-Tiago-
Valencia ile Eva yan yana dinlenme salonundaki koltukta yatıyorlardı.
Eva birden ters döndü ve Valenciaya sarılıp uyumaya devam etti.
Valencia da ellerini beline doladı.
Onu annesi gibi görüyordu.
Ona annemi bile getirememiştim.
Lanet... Olsun!
Ateşini ayaklanıp tekrar kontrol ettim. Ateşi düşmüştü.
Yanağından öptüm.
Valenciayı da boynundan.
Sargıdan...
Yerime geri oturdum. Ardından onları izlemeye devam ettim.
Eva aslında kendi kendine uyuya kalmıştı. Rahat yattığını görünce kaldırmamıştım.
" Veronika?" Dedi Eva mırıldanarak.
Valencia da mırıldandı.
" Annem olsana. " Dedi.
Valencia ise " Üvey annenim ben sus. " Diye mırıldandı.
Eva ona biraz daha sarılınca gülümsedim ister istemez.
Valencia çok iyi kalpli biriydi.
Üzülürdü. Minicik bir olaya bile.
Ve ben ona acımadan vurmuştum! Sikik kafam!
Gece biraz daha ağladım.
Sabaha doğru askerler ısınmadan buraya geldikleri için ağlamayı kestim.
2 adet dinlenme salonu vardı. Biri hep bizim bulunduğumuz diğeri ise askerlerin giyinip sohbet ettiği soyunma odası gibi büyük bir yer.

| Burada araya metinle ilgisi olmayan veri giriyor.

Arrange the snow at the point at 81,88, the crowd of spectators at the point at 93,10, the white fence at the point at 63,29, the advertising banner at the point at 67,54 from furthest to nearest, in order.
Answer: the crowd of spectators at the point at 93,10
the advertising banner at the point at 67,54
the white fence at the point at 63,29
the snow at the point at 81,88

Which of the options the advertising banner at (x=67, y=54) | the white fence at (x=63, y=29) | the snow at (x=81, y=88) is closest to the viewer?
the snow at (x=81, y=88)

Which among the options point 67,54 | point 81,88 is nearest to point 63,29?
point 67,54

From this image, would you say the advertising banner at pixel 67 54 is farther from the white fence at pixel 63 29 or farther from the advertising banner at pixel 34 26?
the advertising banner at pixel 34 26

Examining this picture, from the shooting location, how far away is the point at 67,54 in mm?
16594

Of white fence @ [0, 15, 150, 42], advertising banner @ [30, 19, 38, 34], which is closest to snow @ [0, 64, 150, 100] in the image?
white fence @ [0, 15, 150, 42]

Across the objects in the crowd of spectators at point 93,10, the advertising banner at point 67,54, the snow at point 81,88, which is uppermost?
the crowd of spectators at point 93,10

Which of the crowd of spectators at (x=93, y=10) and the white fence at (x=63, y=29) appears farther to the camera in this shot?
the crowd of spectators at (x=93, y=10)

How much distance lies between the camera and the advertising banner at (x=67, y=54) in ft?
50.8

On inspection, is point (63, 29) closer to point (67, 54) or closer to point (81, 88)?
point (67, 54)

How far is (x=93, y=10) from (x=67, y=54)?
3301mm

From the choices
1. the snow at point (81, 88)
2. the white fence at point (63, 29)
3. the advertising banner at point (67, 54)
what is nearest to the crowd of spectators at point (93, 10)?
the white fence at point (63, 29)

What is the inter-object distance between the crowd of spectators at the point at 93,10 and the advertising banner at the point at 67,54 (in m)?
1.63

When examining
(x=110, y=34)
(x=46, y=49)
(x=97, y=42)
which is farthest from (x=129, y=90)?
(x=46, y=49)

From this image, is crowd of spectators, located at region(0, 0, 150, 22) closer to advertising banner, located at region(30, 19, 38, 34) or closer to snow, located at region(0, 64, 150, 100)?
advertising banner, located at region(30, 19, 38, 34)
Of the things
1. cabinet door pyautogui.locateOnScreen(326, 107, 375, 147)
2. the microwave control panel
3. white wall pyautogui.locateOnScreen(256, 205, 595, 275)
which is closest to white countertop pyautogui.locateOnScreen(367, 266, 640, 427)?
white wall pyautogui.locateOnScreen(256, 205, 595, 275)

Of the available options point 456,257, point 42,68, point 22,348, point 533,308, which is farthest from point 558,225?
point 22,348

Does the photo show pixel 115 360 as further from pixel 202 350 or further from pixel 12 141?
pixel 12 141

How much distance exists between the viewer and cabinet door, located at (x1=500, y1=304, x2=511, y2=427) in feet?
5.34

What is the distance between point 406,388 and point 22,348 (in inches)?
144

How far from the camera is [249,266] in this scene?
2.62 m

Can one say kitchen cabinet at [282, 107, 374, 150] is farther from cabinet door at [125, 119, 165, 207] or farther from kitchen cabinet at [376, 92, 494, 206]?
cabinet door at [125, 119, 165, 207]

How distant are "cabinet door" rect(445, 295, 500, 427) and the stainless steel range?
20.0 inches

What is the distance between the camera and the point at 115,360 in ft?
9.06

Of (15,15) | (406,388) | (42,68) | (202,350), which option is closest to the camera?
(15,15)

Buraya sadece John,Alex ve onlar gibi yakın olduğumuz kişiler geliyordu.
İçeriye askerlerin girmesini beklerken 7 aylık hamile olan Jasmine girdi.
İnleye inleye yürürken gelip tekli koltuğa oturdu.

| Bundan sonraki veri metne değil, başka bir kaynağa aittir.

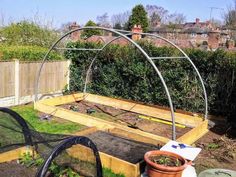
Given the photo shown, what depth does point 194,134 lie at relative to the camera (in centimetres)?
749

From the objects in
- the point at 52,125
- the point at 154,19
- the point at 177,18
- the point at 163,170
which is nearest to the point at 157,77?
the point at 52,125

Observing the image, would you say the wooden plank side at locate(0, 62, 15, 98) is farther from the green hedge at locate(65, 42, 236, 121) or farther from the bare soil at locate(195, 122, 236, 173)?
the bare soil at locate(195, 122, 236, 173)

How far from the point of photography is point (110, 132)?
7.43m

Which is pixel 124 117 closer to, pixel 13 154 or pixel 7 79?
pixel 7 79

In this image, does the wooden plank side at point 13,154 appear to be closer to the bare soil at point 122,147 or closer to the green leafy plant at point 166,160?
the bare soil at point 122,147

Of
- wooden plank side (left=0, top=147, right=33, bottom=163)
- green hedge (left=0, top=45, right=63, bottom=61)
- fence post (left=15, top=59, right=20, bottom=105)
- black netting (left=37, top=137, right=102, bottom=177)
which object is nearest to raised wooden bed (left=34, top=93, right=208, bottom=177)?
black netting (left=37, top=137, right=102, bottom=177)

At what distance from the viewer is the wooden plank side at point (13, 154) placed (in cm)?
514

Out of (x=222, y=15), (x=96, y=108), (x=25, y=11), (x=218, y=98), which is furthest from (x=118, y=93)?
(x=222, y=15)

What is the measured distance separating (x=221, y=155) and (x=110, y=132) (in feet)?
8.73

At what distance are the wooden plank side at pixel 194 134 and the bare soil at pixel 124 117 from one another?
1.43 ft

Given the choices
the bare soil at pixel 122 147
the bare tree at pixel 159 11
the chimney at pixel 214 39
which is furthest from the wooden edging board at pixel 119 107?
the bare tree at pixel 159 11

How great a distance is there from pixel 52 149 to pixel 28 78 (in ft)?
23.2

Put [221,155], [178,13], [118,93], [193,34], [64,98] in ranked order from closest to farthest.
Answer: [221,155] < [64,98] < [118,93] < [193,34] < [178,13]

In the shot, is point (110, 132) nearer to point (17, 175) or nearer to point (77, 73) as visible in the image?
point (17, 175)
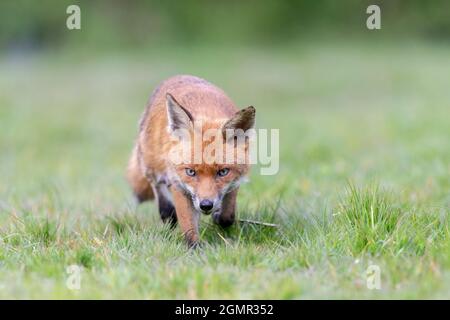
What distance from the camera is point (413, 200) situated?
7512 millimetres

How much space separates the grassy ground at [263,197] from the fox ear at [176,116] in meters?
0.94

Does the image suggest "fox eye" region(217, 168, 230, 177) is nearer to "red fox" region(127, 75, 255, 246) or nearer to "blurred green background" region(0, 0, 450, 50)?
"red fox" region(127, 75, 255, 246)

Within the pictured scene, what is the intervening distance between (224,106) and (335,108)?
11.8 metres

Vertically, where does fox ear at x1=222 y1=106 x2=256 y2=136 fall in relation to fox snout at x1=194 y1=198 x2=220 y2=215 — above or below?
above

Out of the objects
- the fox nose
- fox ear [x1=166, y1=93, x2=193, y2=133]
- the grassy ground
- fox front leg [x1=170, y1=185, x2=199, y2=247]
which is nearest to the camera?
the grassy ground

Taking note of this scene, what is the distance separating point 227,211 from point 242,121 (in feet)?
3.28

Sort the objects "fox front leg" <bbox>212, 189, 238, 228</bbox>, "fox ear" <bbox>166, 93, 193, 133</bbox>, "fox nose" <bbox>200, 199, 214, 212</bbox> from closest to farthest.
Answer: "fox nose" <bbox>200, 199, 214, 212</bbox> < "fox ear" <bbox>166, 93, 193, 133</bbox> < "fox front leg" <bbox>212, 189, 238, 228</bbox>

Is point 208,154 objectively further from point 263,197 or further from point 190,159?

Sonra da Katarina geldi. O daha 4 aydır hamileydi. Ama karnı ortaya çıkmıştı.
Yerine oturdu ve Jasmineye selamlaştı.
" Arthur ile Louis bir olup bize süpriz mı yapacaklar acaba?" Dedi Katarina aynı anda gelmelerinden dolayı.
Saat 9 olmuştu.
Ayaklanıp Evanın ateşini yine kontrol ettim.
İyiydi.
Korkudan Valenciayı da kontrol ettim.
İkisini de öpüp buradaki mutfağa geçtim.
Valencia için onun tarifi.
Eva için ise krep.
İkisi de bayılırdı yapacağım yemeğe.
Yemeği yapmaya başladım.
Aynı anda yapıyordum.
Bir kaç dakika sonra yemek bitmek üzereyken Valencia ayıldı.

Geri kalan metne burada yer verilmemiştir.